Exercício curto 1 –
Reescreva como tabela Markdown, com as colunas Nº e Conteúdo, a parte dos registros que vai do início até a linha que contém "188V211L297 217V257H326L331 246L348", incluindo as duas pontas e omitindo as linhas em branco. Deixe as imagens fora da resposta.
Exercício curto 2 –
Dê continuidade ao texto sobre o desmatamento nos mananciais do Sistema Cantareira a partir do ponto em que ele termina.

Trecho selecionado –

━━━━━━━━━━━━━━━━━━━━

Por que desmatar 79% da área de
mananciais secou São Paulo.
por Marcia Hirota*
Estudo da Fundação SOS Mata Atlântica divulgado
com exclusividade pela revista Época constatou que a cobertura florestal nativa na bacia
hidrográfica e nos mananciais que compõem o Sistema Cantareira, centro da crise
no abastecimento de água que assola São Paulo, está pior do que se imaginava.
Hoje, restam apenas 488 km2 (21,5%) de vegetação nativa na bacia hidrográfica e
nos 2.270 km2 do conjunto de seis represas que formam o Sistema Cantareira.
O levantamento avaliou também os 5.082 km de rios
que formam o sistema. Desse total, apenas 23,5% (1.196 km) contam com vegetação
nativa em área superior a um hectare em seu entorno. Outros 76,5% (3.886 km)
estão sem matas ciliares, em áreas alteradas, ocupadas por pastagens,
agricultura e silvicultura, entre outros usos.

━━━━━━━━━━━━━━━━━━━━

Dados armazenados –

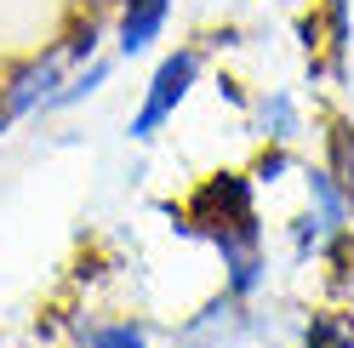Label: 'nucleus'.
Instances as JSON below:
<instances>
[{
	"mask_svg": "<svg viewBox=\"0 0 354 348\" xmlns=\"http://www.w3.org/2000/svg\"><path fill=\"white\" fill-rule=\"evenodd\" d=\"M308 188V211L297 217V257H326L331 246L348 240V217H354V188L337 177L331 166H308L303 171Z\"/></svg>",
	"mask_w": 354,
	"mask_h": 348,
	"instance_id": "obj_1",
	"label": "nucleus"
},
{
	"mask_svg": "<svg viewBox=\"0 0 354 348\" xmlns=\"http://www.w3.org/2000/svg\"><path fill=\"white\" fill-rule=\"evenodd\" d=\"M189 229L206 234V240H229V234H252L257 229V206H252V183L240 171H217L194 188L189 200Z\"/></svg>",
	"mask_w": 354,
	"mask_h": 348,
	"instance_id": "obj_2",
	"label": "nucleus"
},
{
	"mask_svg": "<svg viewBox=\"0 0 354 348\" xmlns=\"http://www.w3.org/2000/svg\"><path fill=\"white\" fill-rule=\"evenodd\" d=\"M194 80H201V52H194V46L166 52L160 63H154L149 92H143V103H138V115H131V126H126V132L138 137V143H149V137H154V132H160V126L177 115V108L189 103Z\"/></svg>",
	"mask_w": 354,
	"mask_h": 348,
	"instance_id": "obj_3",
	"label": "nucleus"
},
{
	"mask_svg": "<svg viewBox=\"0 0 354 348\" xmlns=\"http://www.w3.org/2000/svg\"><path fill=\"white\" fill-rule=\"evenodd\" d=\"M246 302L252 297H234V291L212 297L206 309L177 331V342L183 348H257L263 342V320L246 309Z\"/></svg>",
	"mask_w": 354,
	"mask_h": 348,
	"instance_id": "obj_4",
	"label": "nucleus"
},
{
	"mask_svg": "<svg viewBox=\"0 0 354 348\" xmlns=\"http://www.w3.org/2000/svg\"><path fill=\"white\" fill-rule=\"evenodd\" d=\"M69 52H46V57H29V63H17V69L0 80V103H6V115L12 120H24V115H46L52 97L63 92V80H69Z\"/></svg>",
	"mask_w": 354,
	"mask_h": 348,
	"instance_id": "obj_5",
	"label": "nucleus"
},
{
	"mask_svg": "<svg viewBox=\"0 0 354 348\" xmlns=\"http://www.w3.org/2000/svg\"><path fill=\"white\" fill-rule=\"evenodd\" d=\"M166 17H171V0H120V23H115V46H120V57L149 52L154 40H160Z\"/></svg>",
	"mask_w": 354,
	"mask_h": 348,
	"instance_id": "obj_6",
	"label": "nucleus"
},
{
	"mask_svg": "<svg viewBox=\"0 0 354 348\" xmlns=\"http://www.w3.org/2000/svg\"><path fill=\"white\" fill-rule=\"evenodd\" d=\"M252 126H257V137H263V143L286 148V143H297V137H303V108H297L292 92H269V97H257Z\"/></svg>",
	"mask_w": 354,
	"mask_h": 348,
	"instance_id": "obj_7",
	"label": "nucleus"
},
{
	"mask_svg": "<svg viewBox=\"0 0 354 348\" xmlns=\"http://www.w3.org/2000/svg\"><path fill=\"white\" fill-rule=\"evenodd\" d=\"M86 348H154L143 337V325H131V320H103V325H86L80 331Z\"/></svg>",
	"mask_w": 354,
	"mask_h": 348,
	"instance_id": "obj_8",
	"label": "nucleus"
},
{
	"mask_svg": "<svg viewBox=\"0 0 354 348\" xmlns=\"http://www.w3.org/2000/svg\"><path fill=\"white\" fill-rule=\"evenodd\" d=\"M303 348H354V325L343 314H315L303 325Z\"/></svg>",
	"mask_w": 354,
	"mask_h": 348,
	"instance_id": "obj_9",
	"label": "nucleus"
},
{
	"mask_svg": "<svg viewBox=\"0 0 354 348\" xmlns=\"http://www.w3.org/2000/svg\"><path fill=\"white\" fill-rule=\"evenodd\" d=\"M286 166H292V160H286V148H274V155H263V166H257V177H263V183H274V177H280Z\"/></svg>",
	"mask_w": 354,
	"mask_h": 348,
	"instance_id": "obj_10",
	"label": "nucleus"
},
{
	"mask_svg": "<svg viewBox=\"0 0 354 348\" xmlns=\"http://www.w3.org/2000/svg\"><path fill=\"white\" fill-rule=\"evenodd\" d=\"M6 126H12V115H6V103H0V132H6Z\"/></svg>",
	"mask_w": 354,
	"mask_h": 348,
	"instance_id": "obj_11",
	"label": "nucleus"
},
{
	"mask_svg": "<svg viewBox=\"0 0 354 348\" xmlns=\"http://www.w3.org/2000/svg\"><path fill=\"white\" fill-rule=\"evenodd\" d=\"M343 6H348V0H331V12H337V17H343Z\"/></svg>",
	"mask_w": 354,
	"mask_h": 348,
	"instance_id": "obj_12",
	"label": "nucleus"
},
{
	"mask_svg": "<svg viewBox=\"0 0 354 348\" xmlns=\"http://www.w3.org/2000/svg\"><path fill=\"white\" fill-rule=\"evenodd\" d=\"M0 348H6V342H0Z\"/></svg>",
	"mask_w": 354,
	"mask_h": 348,
	"instance_id": "obj_13",
	"label": "nucleus"
}]
</instances>
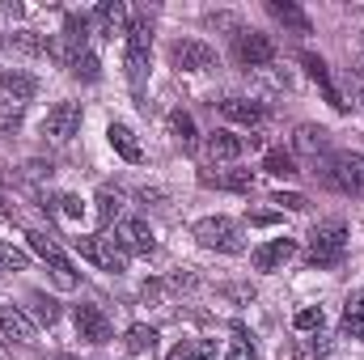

━━━━━━━━━━━━━━━━━━━━

Resposta 1 –
| Nº | Conteúdo |
|---|---|
| 1 | Label: 'nucleus'. |
| 2 | Instances as JSON below: |
| 3 | <instances> |
| 4 | [{ |
| 5 | 	"mask_svg": "<svg viewBox=\"0 0 354 348\" xmlns=\"http://www.w3.org/2000/svg\"><path fill=\"white\" fill-rule=\"evenodd\" d=\"M308 188V211L297 217V257H326L331 246L348 240V217H354V188L337 177L331 166H308L303 171Z\"/></svg>", |

Resposta 2 –
O estudo teve como base o último Atlas dos
Remanescentes Florestais da Mata Atlântica, que avaliou a situação da vegetação
nos 17 Estados com ocorrência do bioma, no período 2012-2013. O Atlas, que
monitora o bioma há 28 anos, é uma iniciativa da Fundação SOS Mata Atlântica e
do Instituto Nacional de Pesquisas Espaciais (Inpe), com patrocínio de Bradesco
Cartões e execução técnica da Arcplan.
Com base em imagens de satélite, o Atlas da Mata
Atlântica utiliza a tecnologia de sensoriamento remoto e geoprocessamento para
monitorar os remanescentes florestais acima de 3 hectares. Neste estudo sobre o
Sistema Cantareira, realizado pela SOS Mata Atlântica e Arcplan, foram
identificadas as áreas de até 1 hectare.
As análises foram avaliadas em nível municipal,
indicando os municípios com total de áreas naturais mais preservados. As
cidades observadas foram: Camanducaia (19,6% de vegetação nativa), Extrema
(15,2%), Itapeva (7,9%) e Sapucaí Mirim (42%), em Minas Gerais; Bragança
Paulista (3,2%), Caieiras (50,2%), Franco da Rocha (40,8%), Joanópolis (18,8%),
Mairiporã (36,6%), Nazaré Paulista (24,7%), Piracaia (17,7%) e Vargem (17,9%),
em São Paulo.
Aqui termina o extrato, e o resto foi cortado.